Ridge Regression


Reading time: 25 minutes | Coding time: 10 minutes

When we talk about the word 'Regression', most of us think about Linear Regression, or a similar algorithm. However, Regression doesn't always involve Linear Regression like algorithms, which are used in Supervised learning problems to predict the value of continuous data. There are actually a lot of types of Regression which are used for a lot of different purposes, and we will explore a very important type of those in this article, Ridge Regression.

Ridge regression is an efficient regression technique that is used when we have multicollinearity or when the number of predictor variables in a set exceed the number of observations.

First, we will review the concepts of overfitting and regularization which form the basis of Ridge Regression.

Overfitting

Often in Machine Learning problems, especially with those in which the data set has a large number of features, we can sometimes fit our model too well. This leads to a problem called Overfitting, which basically means that our model has been fitted much better to the training data than needed, and is unable to make accurate prediction on new data. An approach to solve this problem is Regularization.

Regularization

Regularization is the process of adding information in order to solve an ill-posed problem or to prevent overfitting

Basically, we aim to add an extra weight term to our function, in order to add a bit of bias, so that the model 'fits the training data a bit poorly', in order to be much more robust to any new testing data.

There are two types of Regression:

  • L1 Regression (Lasso Regression)
  • L2 Regression (Ridge Regression)

The key difference between these two is the penalty term that we add:

  • In Lasso Regression, we add the absolute value of magnitude of coefficients
  • In Ridge Regression, we add the squared magnitude of coefficients

Understanding the Ridge Regression equation

equation

Regression problems involve a Cost function J, which calculates the squared error differences between our predicted values (h(x)) and the actual labels (y) of the target variable, for m number of training examples.

We add a penalty term, in order to make our model more robust and less sensitive to outliers in our dataset.

This is the term given in the second half of the equation. Theta are the weights of our regression model, which we square and calculate the sum of in Ridge Regression.
We multiply that by a coefficient lambda, which is very important in determining the extent of regularization.

Use of L2 regularization in Ridge Regression

Ridge Regression belongs a class of regresion tools that use L2 regularization.

The other type of regularization, L1 regularization, limits the size of the coefficients by adding an L1 penalty equal to the absolute value of the magnitude of coefficients. This sometimes results in the elimination of some coefficients altogether, which can yield sparse models.

L2 regularization adds an L2 penalty, which equals the square of the magnitude of coefficients. All coefficients are shrunk by the same factor (so none are eliminated). Unlike L1 regularization, L2 will not result in sparse models.

Significance of lambda (λ)

Lambda is known as the regularization parameter in Ridge Regression. It can drastically change our model, according to how the value is chosen.

λ = 0: If lambda is 0, we can discard the regularization term entirely, and we get back to our squared error function. This value of lambda is when we don't use regularization at all, and are not trying to solve the problem of overfitting.

0 < λ < ∞: This is when the problem of overfitting is solved. However, the value of λ must be chosen carefully. If it's too less, there will still be overfitting, and if it's too large, we the model can underfit the data.

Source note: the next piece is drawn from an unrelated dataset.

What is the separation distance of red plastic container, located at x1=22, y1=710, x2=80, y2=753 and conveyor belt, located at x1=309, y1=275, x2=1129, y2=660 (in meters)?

λ = ∞: If lambda is ∞, the weights of the model, will all become zero, because we have a lot of weightage on the regularization term, i.e on the squares of the weights.

Code

Implementation of Ridge Regression in Sklearn is very simple. Here's a code snippet showing the steps involved:

from sklearn.linear_model import Ridge
import numpy as np
n_samples, n_features = 10, 5
np.random.seed(0)
y = np.random.randn(n_samples)
X = np.random.randn(n_samples, n_features)
clf = Ridge(alpha=1.0)
clf.fit(X, y)

Advantages

  • Ridge Regression solves the problem of overfitting, as just regular squared error regression fails to recognize the less important features and uses all of them, leading to overfitting.
  • Ridge regression adds a slight bias, to fit the model according to the true values of the data.
  • In datasets where we have the number of features (n) larger than the number of training examples (m), ridge regression becomes crucial, as it performs significantly better than regular sum of squares method.
  • The ridge estimator is especially good at improving the least-squares estimate when multicollinearity is present.

Drawbacks

  • Ridge regression, although improving the test accuracy, uses all the input features in the dataset, unlike step-wise methods that only select a few important features for regression.
  • Ridge regression reduces the coefficients theta to very low values if the feature is not important, but it won't completely make them zero, hence still using the feature in our model. Lasso regression overcomes this drawback.

Question:

Which of the following is true about Ridge Regression?

If lambda is too large, it can lead to overfitting
If lambda is too large, it can lead to underfitting
It is always better to use a very large value of lambda
The best value to set lambda to is 3.56
There is no '1 ideal value for lambda'. It depends on our model and data. Setting the value of lambda as too large, can counteract the effect of overfitting, by making our model underfit the data. Lambda should neither be too large, nor should it be too small.